Rustic Potato Dinner Rolls Recipe
Rustic Potato Dinner Rolls
Light, fluffy, and buttery, these rolls are sure to become your new favorite. The starches in the russet potatoes break up the gluten in the flour, making for a softer, moister, more tender crumb. We leave the skins on and add fresh chopped rosemary to keep these rolls rustic.
- 2 small russet potatoes (about 1 pound), scrubbed, cut into 3/4-inch pieces
- 2 teaspoons active dry yeast
- 1 tablespoon granulated sugar
- 1 tablespoon chopped fresh rosemary needles
- 3 tablespoons unsalted butter, melted
- 2 large eggs, divided use
- 2 1/4 cups bread flour
- 1 1/2 teaspoons kosher salt
- Place potatoes in a medium pot. Cover with water. Do not salt. Bring to simmer and cook until fork-tender, about 8 to 10 minutes. Use a slotted spoon or mesh spider to transfer potatoes to strainer. Drain thoroughly. Reserve starchy water in pot. Allow both potatoes and water to cool until lukewarm.

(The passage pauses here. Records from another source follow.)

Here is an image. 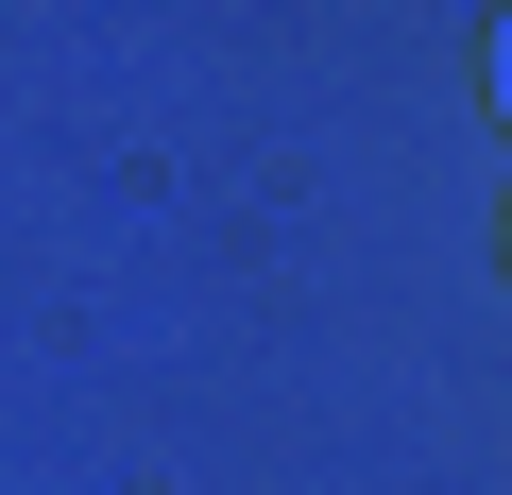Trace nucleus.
<instances>
[{
    "label": "nucleus",
    "instance_id": "1",
    "mask_svg": "<svg viewBox=\"0 0 512 495\" xmlns=\"http://www.w3.org/2000/svg\"><path fill=\"white\" fill-rule=\"evenodd\" d=\"M495 120H512V18H495Z\"/></svg>",
    "mask_w": 512,
    "mask_h": 495
}]
</instances>
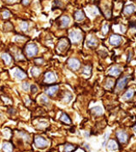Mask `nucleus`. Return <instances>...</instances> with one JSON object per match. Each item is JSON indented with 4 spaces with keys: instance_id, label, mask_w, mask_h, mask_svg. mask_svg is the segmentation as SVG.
I'll list each match as a JSON object with an SVG mask.
<instances>
[{
    "instance_id": "obj_9",
    "label": "nucleus",
    "mask_w": 136,
    "mask_h": 152,
    "mask_svg": "<svg viewBox=\"0 0 136 152\" xmlns=\"http://www.w3.org/2000/svg\"><path fill=\"white\" fill-rule=\"evenodd\" d=\"M68 45V41H67V39H61L59 41L58 45H57V50H58L59 51H64L67 49Z\"/></svg>"
},
{
    "instance_id": "obj_39",
    "label": "nucleus",
    "mask_w": 136,
    "mask_h": 152,
    "mask_svg": "<svg viewBox=\"0 0 136 152\" xmlns=\"http://www.w3.org/2000/svg\"><path fill=\"white\" fill-rule=\"evenodd\" d=\"M134 131H135V133H136V126L134 127Z\"/></svg>"
},
{
    "instance_id": "obj_38",
    "label": "nucleus",
    "mask_w": 136,
    "mask_h": 152,
    "mask_svg": "<svg viewBox=\"0 0 136 152\" xmlns=\"http://www.w3.org/2000/svg\"><path fill=\"white\" fill-rule=\"evenodd\" d=\"M7 1H8L9 3H14V2H16V0H7Z\"/></svg>"
},
{
    "instance_id": "obj_23",
    "label": "nucleus",
    "mask_w": 136,
    "mask_h": 152,
    "mask_svg": "<svg viewBox=\"0 0 136 152\" xmlns=\"http://www.w3.org/2000/svg\"><path fill=\"white\" fill-rule=\"evenodd\" d=\"M91 71H92V68L90 66H85L84 68H83V70H82V74L88 77V76L91 74Z\"/></svg>"
},
{
    "instance_id": "obj_1",
    "label": "nucleus",
    "mask_w": 136,
    "mask_h": 152,
    "mask_svg": "<svg viewBox=\"0 0 136 152\" xmlns=\"http://www.w3.org/2000/svg\"><path fill=\"white\" fill-rule=\"evenodd\" d=\"M25 51L28 57H33L38 53V47L35 44H28L26 46Z\"/></svg>"
},
{
    "instance_id": "obj_30",
    "label": "nucleus",
    "mask_w": 136,
    "mask_h": 152,
    "mask_svg": "<svg viewBox=\"0 0 136 152\" xmlns=\"http://www.w3.org/2000/svg\"><path fill=\"white\" fill-rule=\"evenodd\" d=\"M22 89L24 90V91H28L29 90V84H28V82H25V83H23L22 84Z\"/></svg>"
},
{
    "instance_id": "obj_33",
    "label": "nucleus",
    "mask_w": 136,
    "mask_h": 152,
    "mask_svg": "<svg viewBox=\"0 0 136 152\" xmlns=\"http://www.w3.org/2000/svg\"><path fill=\"white\" fill-rule=\"evenodd\" d=\"M9 16V12L8 11V10H5V11L3 12V17H4V18L6 19Z\"/></svg>"
},
{
    "instance_id": "obj_3",
    "label": "nucleus",
    "mask_w": 136,
    "mask_h": 152,
    "mask_svg": "<svg viewBox=\"0 0 136 152\" xmlns=\"http://www.w3.org/2000/svg\"><path fill=\"white\" fill-rule=\"evenodd\" d=\"M81 33L80 31L75 30V31H71L69 33V39L73 43H76L79 42L81 39Z\"/></svg>"
},
{
    "instance_id": "obj_24",
    "label": "nucleus",
    "mask_w": 136,
    "mask_h": 152,
    "mask_svg": "<svg viewBox=\"0 0 136 152\" xmlns=\"http://www.w3.org/2000/svg\"><path fill=\"white\" fill-rule=\"evenodd\" d=\"M40 74V68H36V67H33V68L31 69V74L33 75V77H37V76H39Z\"/></svg>"
},
{
    "instance_id": "obj_26",
    "label": "nucleus",
    "mask_w": 136,
    "mask_h": 152,
    "mask_svg": "<svg viewBox=\"0 0 136 152\" xmlns=\"http://www.w3.org/2000/svg\"><path fill=\"white\" fill-rule=\"evenodd\" d=\"M20 28H21V30H22V31L28 30V24L27 23L26 21H23V22H21V23L20 24Z\"/></svg>"
},
{
    "instance_id": "obj_29",
    "label": "nucleus",
    "mask_w": 136,
    "mask_h": 152,
    "mask_svg": "<svg viewBox=\"0 0 136 152\" xmlns=\"http://www.w3.org/2000/svg\"><path fill=\"white\" fill-rule=\"evenodd\" d=\"M12 25L9 22H7V23H5V25H4V30L5 31H10L12 29Z\"/></svg>"
},
{
    "instance_id": "obj_16",
    "label": "nucleus",
    "mask_w": 136,
    "mask_h": 152,
    "mask_svg": "<svg viewBox=\"0 0 136 152\" xmlns=\"http://www.w3.org/2000/svg\"><path fill=\"white\" fill-rule=\"evenodd\" d=\"M108 150L110 151H114V150H116L118 149V146H117V144L116 143L114 140H111L109 142L108 144Z\"/></svg>"
},
{
    "instance_id": "obj_17",
    "label": "nucleus",
    "mask_w": 136,
    "mask_h": 152,
    "mask_svg": "<svg viewBox=\"0 0 136 152\" xmlns=\"http://www.w3.org/2000/svg\"><path fill=\"white\" fill-rule=\"evenodd\" d=\"M84 18H85L84 13L82 11H80V10H78V11H76L75 13V19L76 21H80L82 20H84Z\"/></svg>"
},
{
    "instance_id": "obj_14",
    "label": "nucleus",
    "mask_w": 136,
    "mask_h": 152,
    "mask_svg": "<svg viewBox=\"0 0 136 152\" xmlns=\"http://www.w3.org/2000/svg\"><path fill=\"white\" fill-rule=\"evenodd\" d=\"M2 59L4 60V62H5V64H7V65H9L10 63H11V61H12V57L10 56V55L8 53H3L2 54Z\"/></svg>"
},
{
    "instance_id": "obj_35",
    "label": "nucleus",
    "mask_w": 136,
    "mask_h": 152,
    "mask_svg": "<svg viewBox=\"0 0 136 152\" xmlns=\"http://www.w3.org/2000/svg\"><path fill=\"white\" fill-rule=\"evenodd\" d=\"M108 137H109V133L105 134V136H104V138L103 143H102V146H103V147H104V145H105V144H106V141H107V138H108Z\"/></svg>"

- Transfer potatoes to a bowl and lightly mash with a fork or potato masher.
- Add 5 tablespoons warm potato water to bowl of electric mixer. Whisk in yeast and sugar. Let stand 5 minutes until frothy.
- Add potato mash, chopped rosemary, melted butter and 1 egg. Mix to combine.
- Add flour and salt. Use dough hook to mix on low until combined. Increase speed to medium and continue mixing 6 to 8 minutes until a smooth, sticky dough forms.
- Cover bowl and let rise 30 minutes. Transfer to fridge 4 hours or up to overnight.
- Set rack in center of oven and preheat to 400°F. Lightly grease an 11 x 14-inch baking dish. Line with parchment paper.
- Turn dough out onto a lightly floured surface. Portion into 12 equal pieces and roll each into a ball. Arrange in prepared baking dish. Cover with a damp towel and let rise 30 to 60 minutes until doubled in size.
- Beat remaining egg. Brush rolls with egg and bake 20 to 25 minutes until deeply golden and interior registers 190°F on a probe thermometer.
- Allow to cool 15 minutes before removing from baking dish. Serve warm.
- Cook’s Tip:
- This recipe will also work with leftover mashed potatoes! Simply replace the russet potatoes and butter with 1 1/2 cups tightly packed mashed potatoes. The potato water in step 2 can be replaced by regular room temperature water. It’s a great way to use up leftovers.